Stored data:

*** Begin section ***

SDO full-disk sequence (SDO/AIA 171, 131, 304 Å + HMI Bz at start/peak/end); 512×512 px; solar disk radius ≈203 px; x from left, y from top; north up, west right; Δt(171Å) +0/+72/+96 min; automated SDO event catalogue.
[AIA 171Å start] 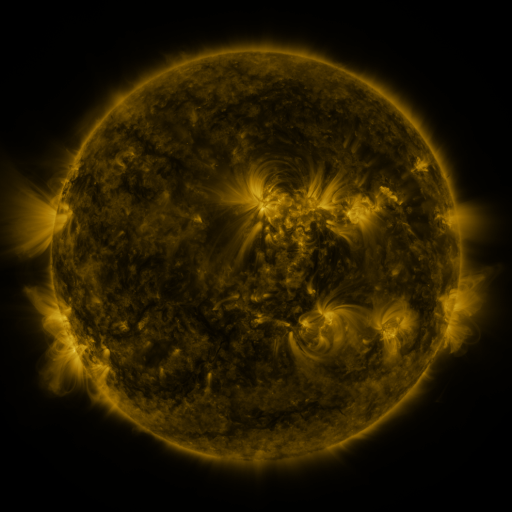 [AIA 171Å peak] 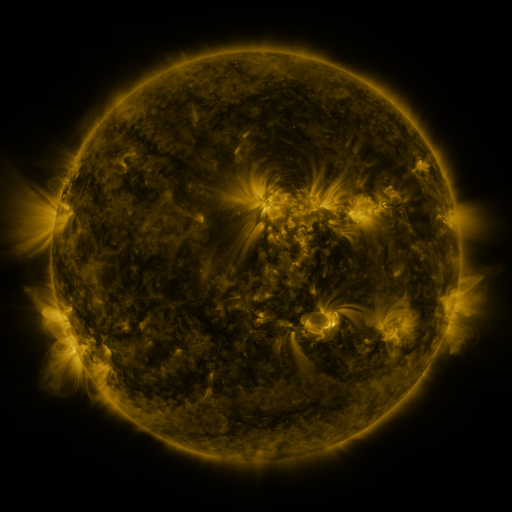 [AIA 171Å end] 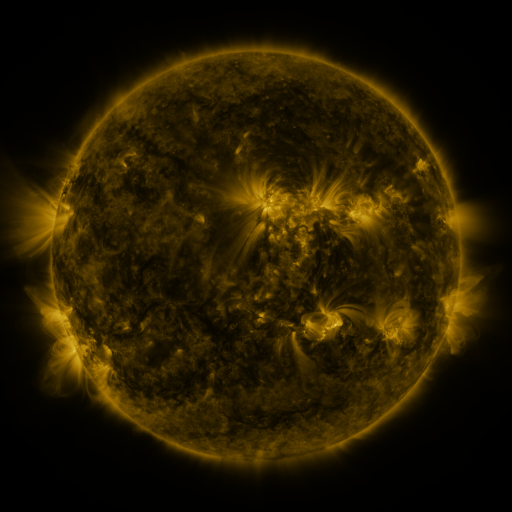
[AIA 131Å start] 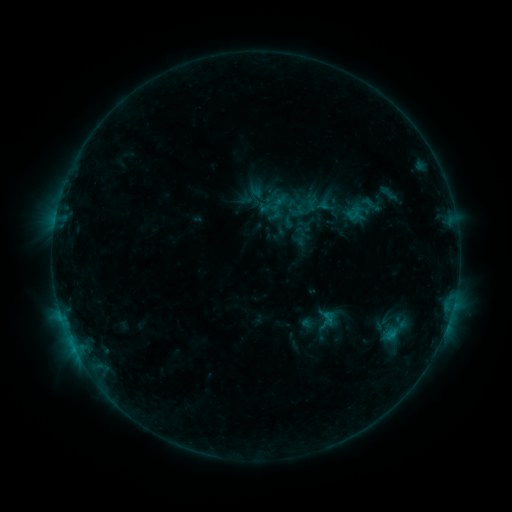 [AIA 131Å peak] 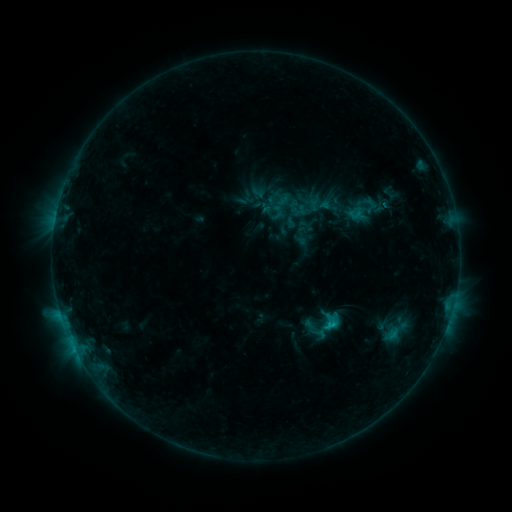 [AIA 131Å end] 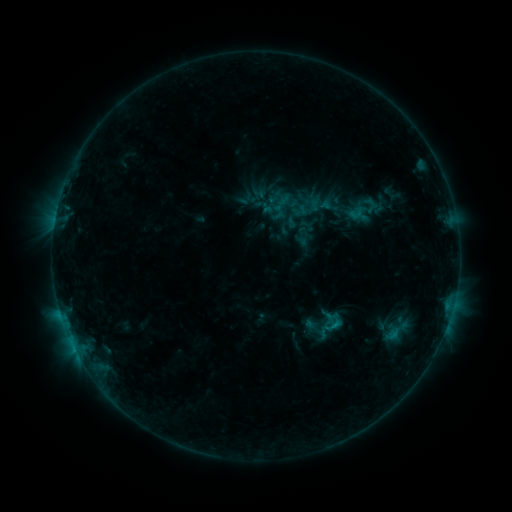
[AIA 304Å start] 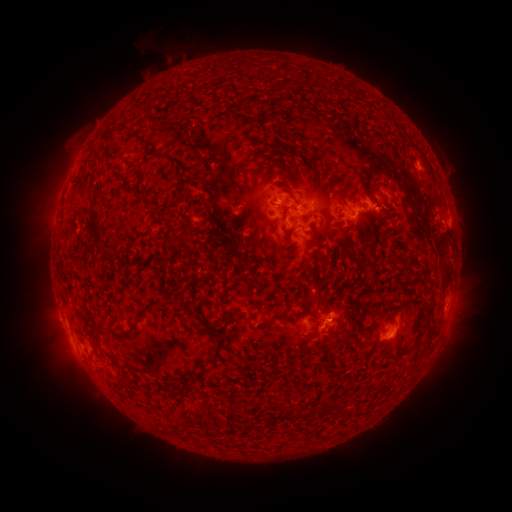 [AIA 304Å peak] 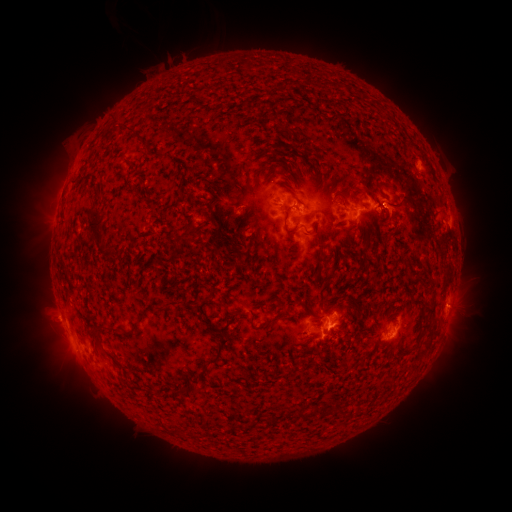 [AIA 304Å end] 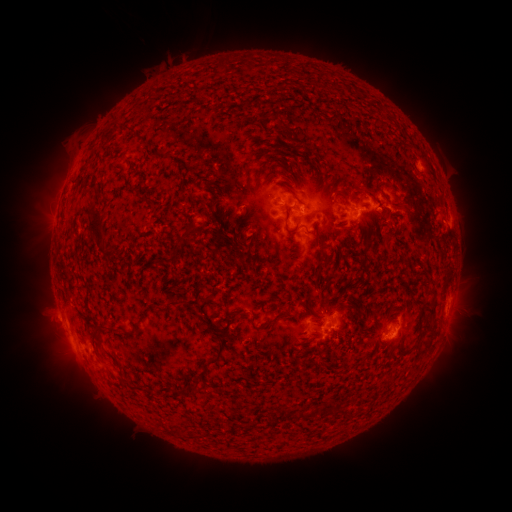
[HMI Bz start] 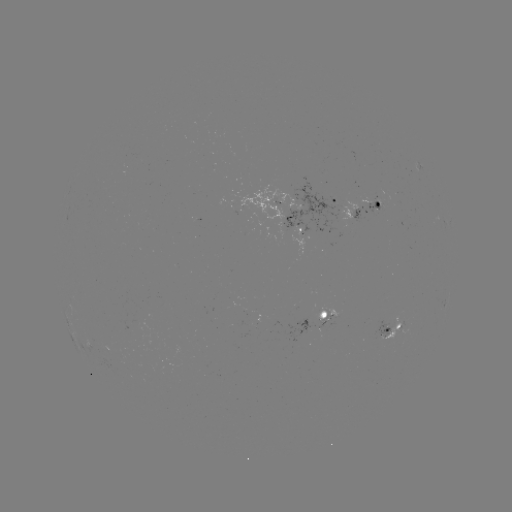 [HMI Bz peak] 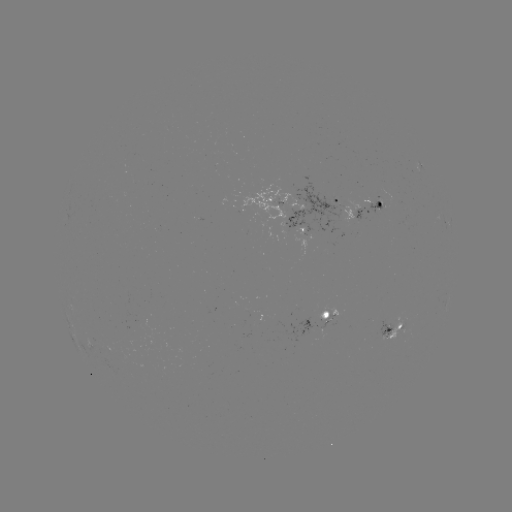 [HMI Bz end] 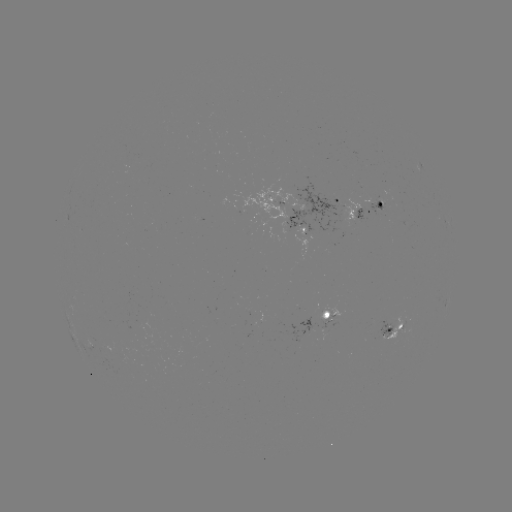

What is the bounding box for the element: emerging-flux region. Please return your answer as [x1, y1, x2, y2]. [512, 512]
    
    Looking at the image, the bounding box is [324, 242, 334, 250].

*** End section ***
*** Begin section ***

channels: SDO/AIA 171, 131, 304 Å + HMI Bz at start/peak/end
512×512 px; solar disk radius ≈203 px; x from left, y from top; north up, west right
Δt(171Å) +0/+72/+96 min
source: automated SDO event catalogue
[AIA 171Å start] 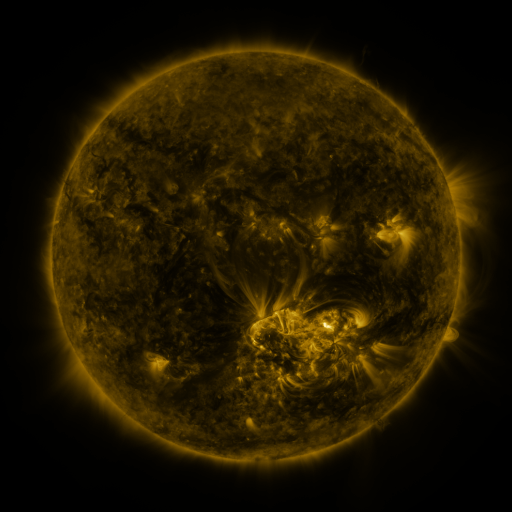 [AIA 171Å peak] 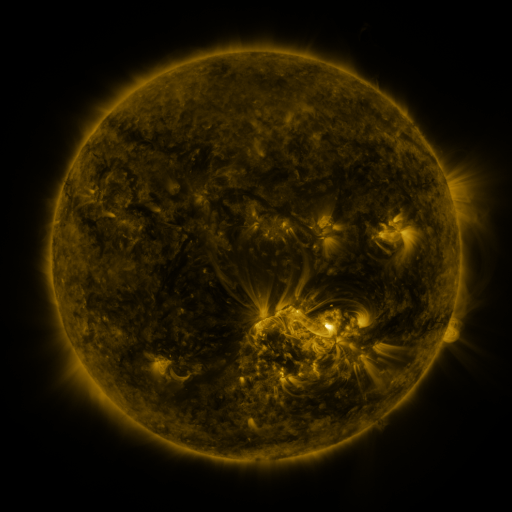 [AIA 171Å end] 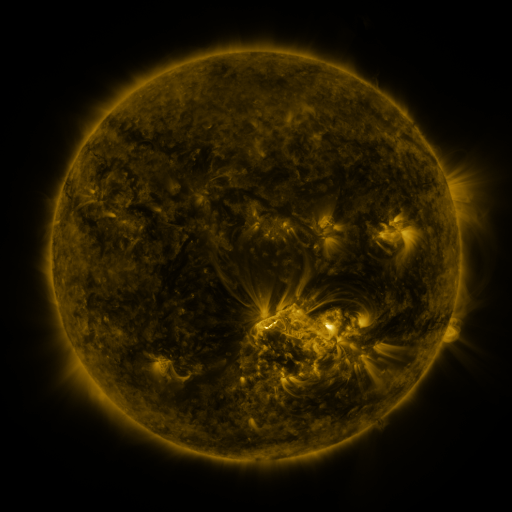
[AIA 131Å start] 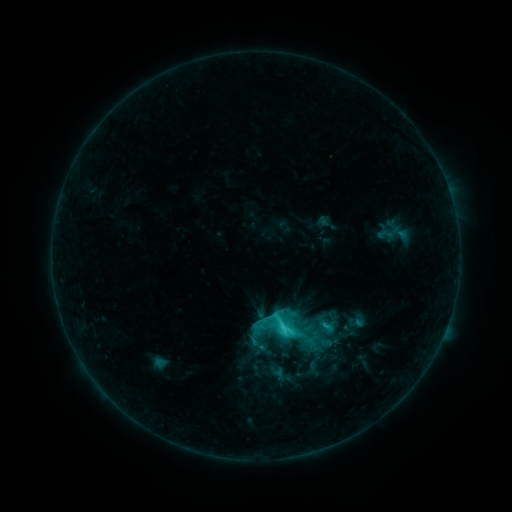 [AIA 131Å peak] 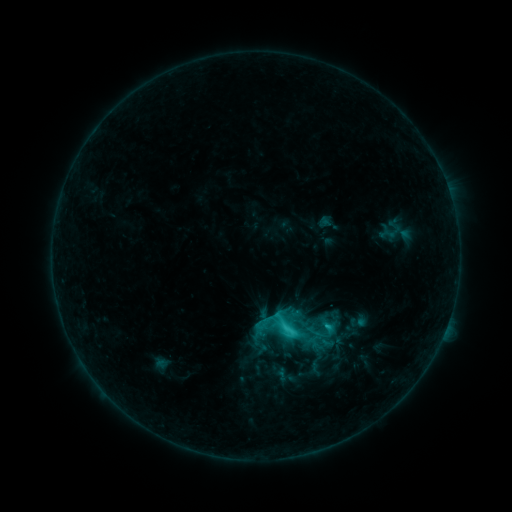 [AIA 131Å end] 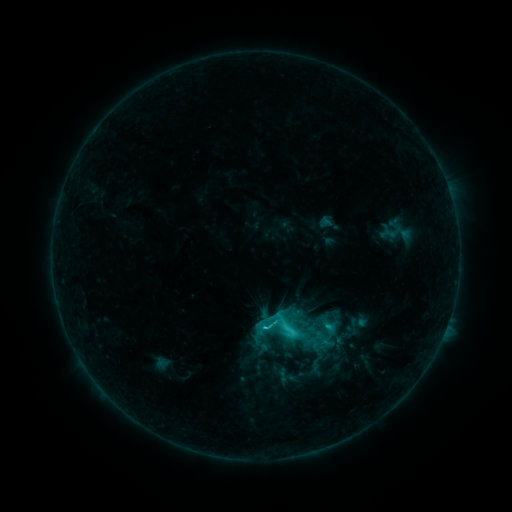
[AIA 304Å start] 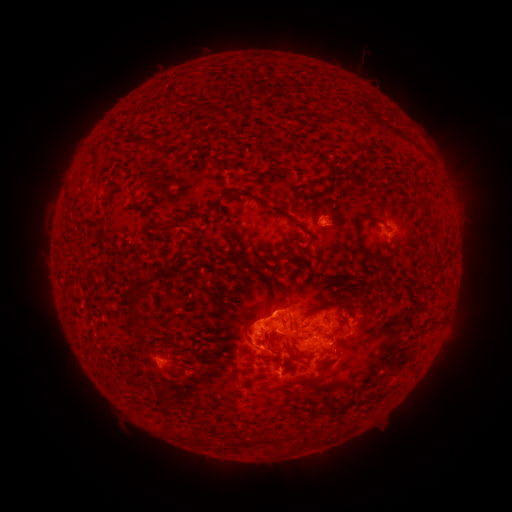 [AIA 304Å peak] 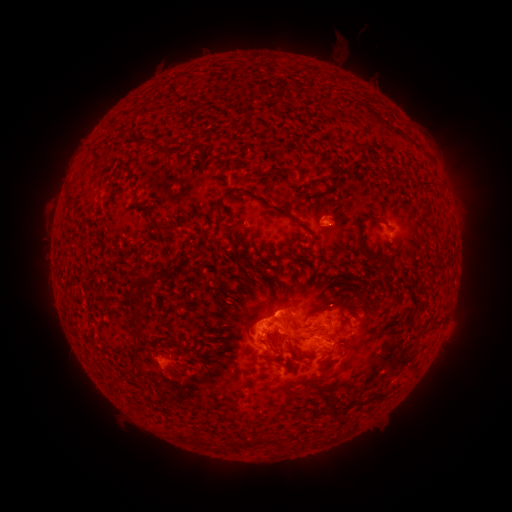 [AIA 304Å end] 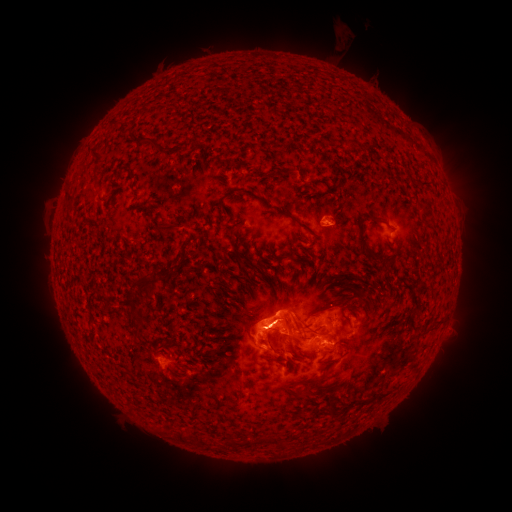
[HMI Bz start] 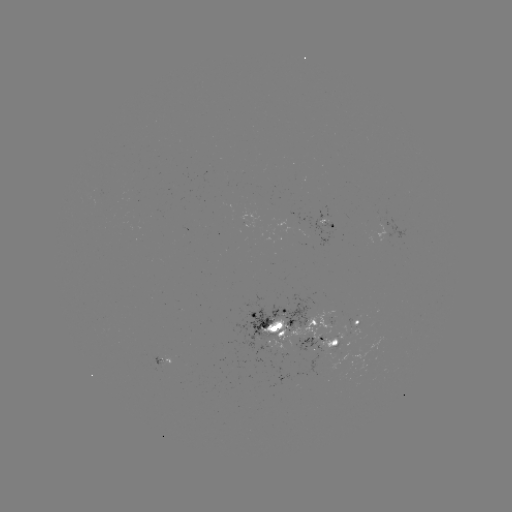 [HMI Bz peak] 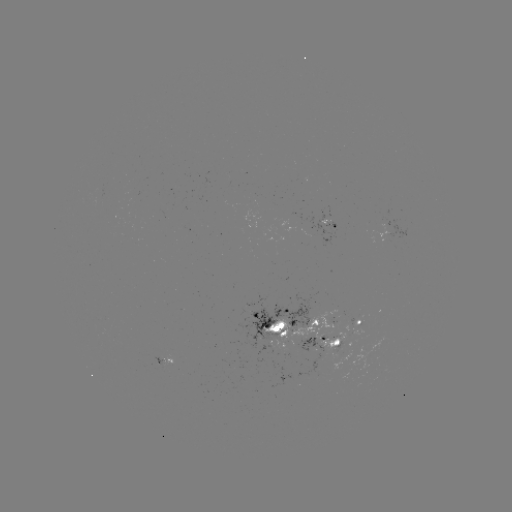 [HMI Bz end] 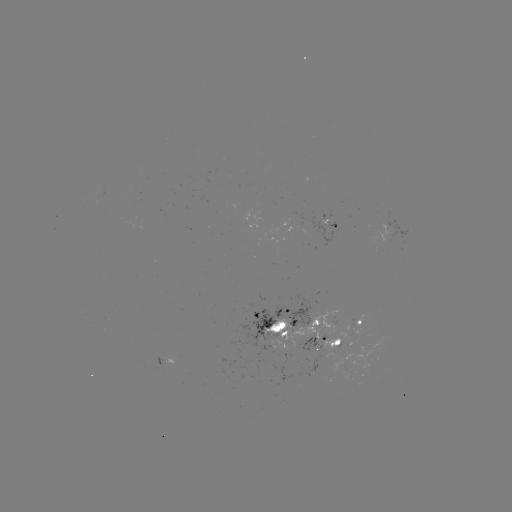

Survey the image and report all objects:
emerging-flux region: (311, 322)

*** End section ***

» WHAT THIS TASK INVOLVES
From the entries above, print the lines beginning at the one with "What is the" and stopping after the one with "Looking at the", exactly as written and with nothing else.

» SOLUTION FOR THIS PROBLEM
What is the bounding box for the element: emerging-flux region. Please return your answer as [x1, y1, x2, y2]. [512, 512]
    
    Looking at the image, the bounding box is [324, 242, 334, 250].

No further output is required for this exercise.